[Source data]
┌────────

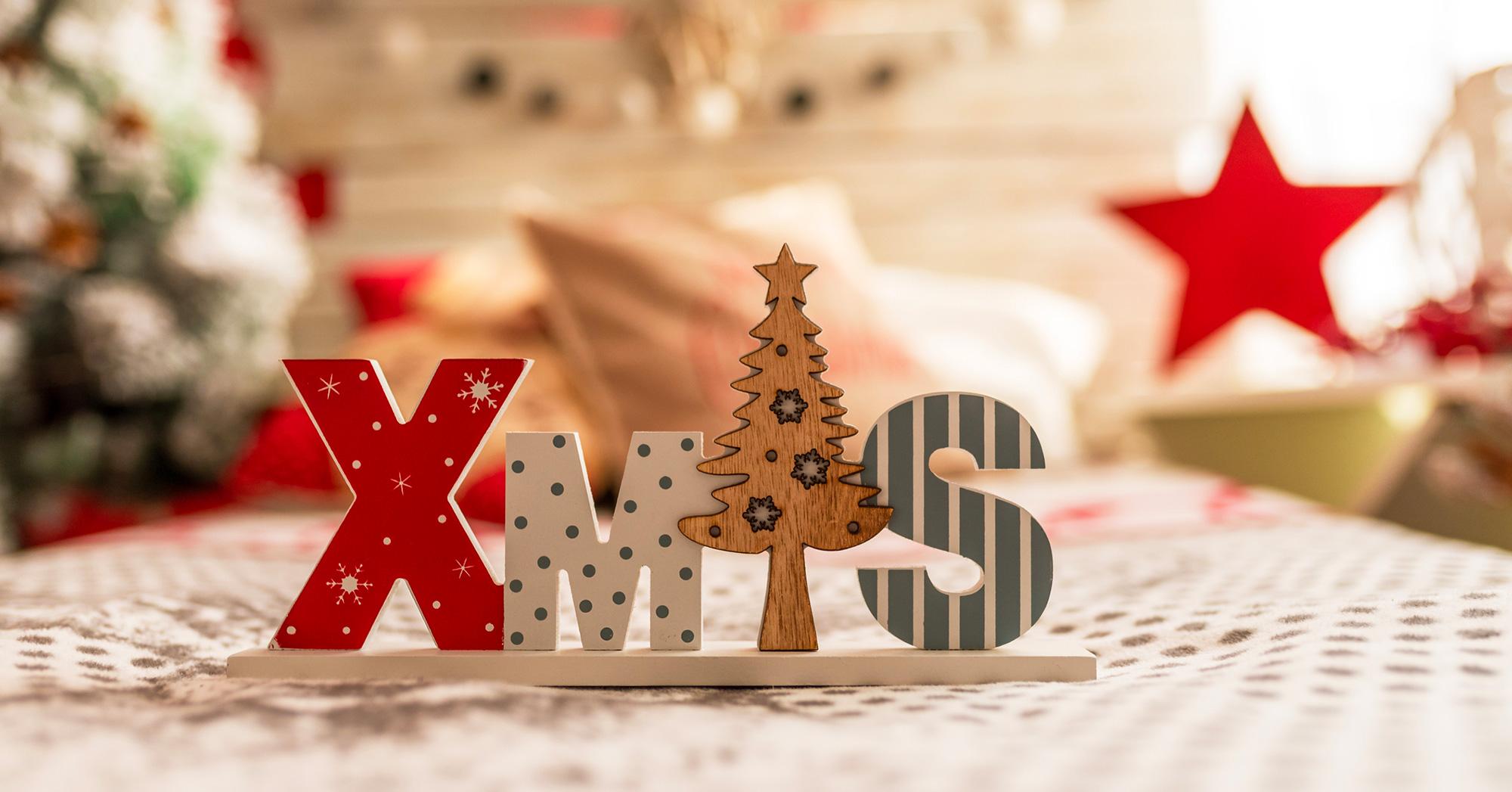 Scritta in legno XMAS coi colori di Natale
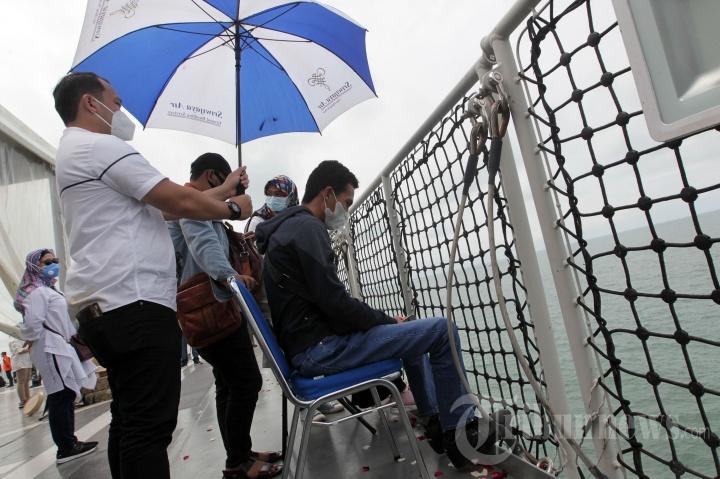 Tabur Bunga untuk Korban Pesawat Sriwijaya Air SJ 182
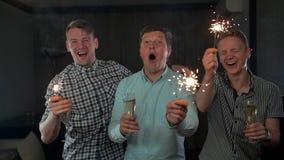 Молодые sparkles удерживания мужчины Они счастливые и имеют выразительные положительные эмоции акции видеоматериалы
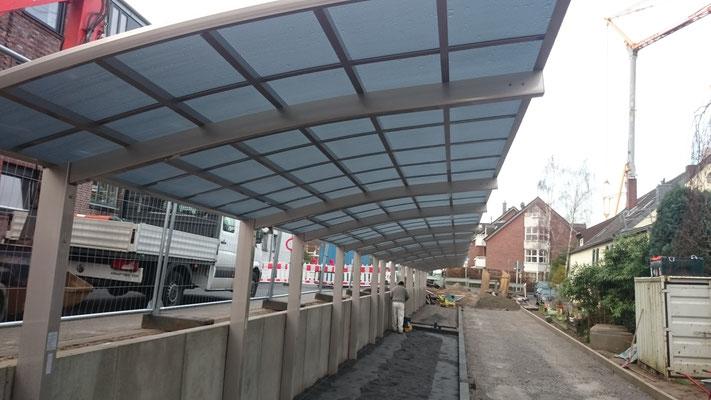 Designcarport AluPort Nagoya Alucarport als Doppelcarport für zwei Autos hintereinander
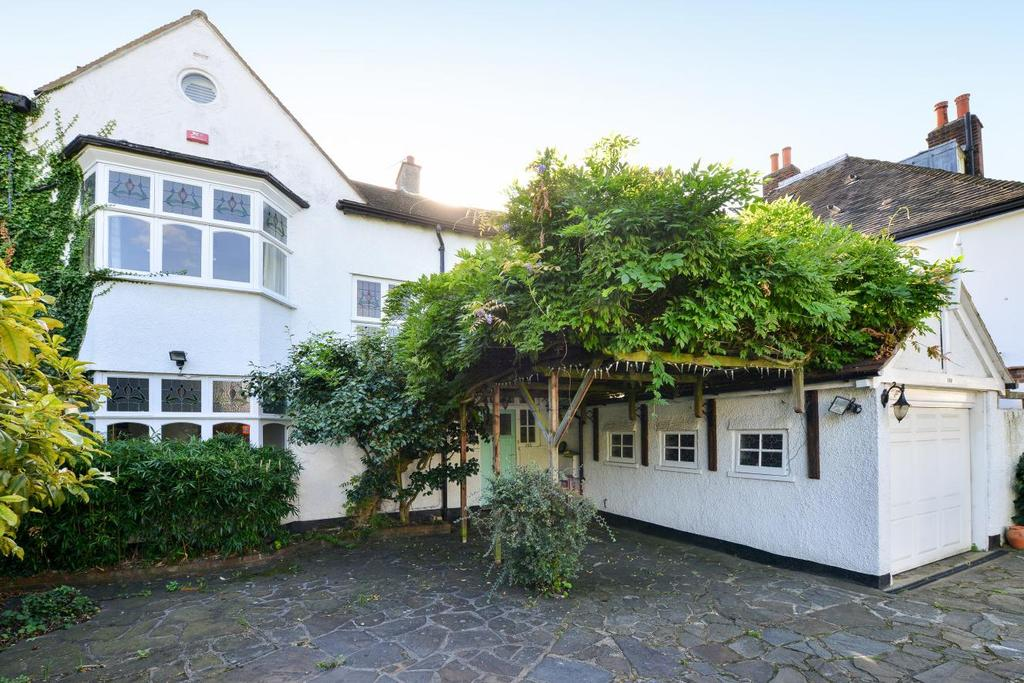 5 Bedrooms Semi Detached House for sale in Court Lane, Dulwich Village, SE21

└────────

> [What you will do]: The data above must be reproduced exactly, without any of its pictures.

> [Answer to the exercise]:
 Scritta in legno XMAS coi colori di Natale
 Tabur Bunga untuk Korban Pesawat Sriwijaya Air SJ 182
 Молодые sparkles удерживания мужчины Они счастливые и имеют выразительные положительные эмоции акции видеоматериалы
 Designcarport AluPort Nagoya Alucarport als Doppelcarport für zwei Autos hintereinander
 5 Bedrooms Semi Detached House for sale in Court Lane, Dulwich Village, SE21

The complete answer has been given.